#### [THE PROBLEM]
Copy out every row below word for word, leaving the pictures out of your answer.

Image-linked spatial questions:
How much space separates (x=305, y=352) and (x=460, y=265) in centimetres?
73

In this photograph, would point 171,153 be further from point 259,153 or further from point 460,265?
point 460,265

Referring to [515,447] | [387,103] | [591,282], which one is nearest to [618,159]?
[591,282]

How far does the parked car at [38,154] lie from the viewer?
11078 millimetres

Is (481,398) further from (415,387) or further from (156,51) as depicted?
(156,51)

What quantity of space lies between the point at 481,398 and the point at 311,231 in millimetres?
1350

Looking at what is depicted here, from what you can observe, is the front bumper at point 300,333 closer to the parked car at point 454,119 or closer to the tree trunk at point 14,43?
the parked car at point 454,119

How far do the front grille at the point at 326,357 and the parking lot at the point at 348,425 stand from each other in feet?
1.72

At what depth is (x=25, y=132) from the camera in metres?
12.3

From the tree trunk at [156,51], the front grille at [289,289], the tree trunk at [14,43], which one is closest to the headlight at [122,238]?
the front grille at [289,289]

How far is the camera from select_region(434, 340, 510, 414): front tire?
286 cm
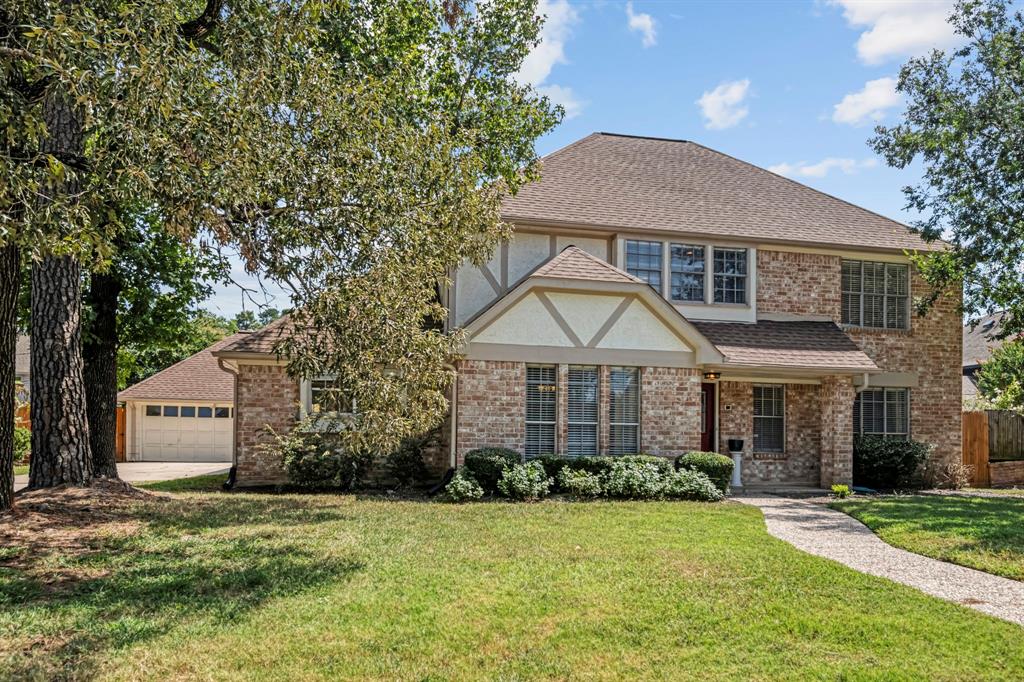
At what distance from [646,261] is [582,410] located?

#### [RESULT FOR THIS TASK]
How much space separates (x=305, y=352) and (x=460, y=265) in centimetres?
73

In this photograph, would point 171,153 be further from point 259,153 or further from point 460,265?
point 460,265

Referring to [515,447] | [387,103] | [591,282], which one is nearest to [618,159]?
[591,282]

How far does the parked car at [38,154] lie from the viewer?
11078 millimetres

Is (481,398) further from (415,387) or further from (156,51) as depicted?
(156,51)

What quantity of space lies between the point at 481,398 and the point at 311,231 in millimetres?
1350

Looking at what is depicted here, from what you can observe, is the front bumper at point 300,333 closer to the parked car at point 454,119 or closer to the tree trunk at point 14,43?
the parked car at point 454,119

How far do the front grille at the point at 326,357 and the parking lot at the point at 348,425 stand from each other in feet?
1.72

At what depth is (x=25, y=132) from the camera in metres?
12.3

From the tree trunk at [156,51], the front grille at [289,289], the tree trunk at [14,43], which one is closest to the headlight at [122,238]?
the front grille at [289,289]

How far is the camera from select_region(434, 340, 510, 414): front tire?
286 cm
At what distance from [646,261] is [582,410] located?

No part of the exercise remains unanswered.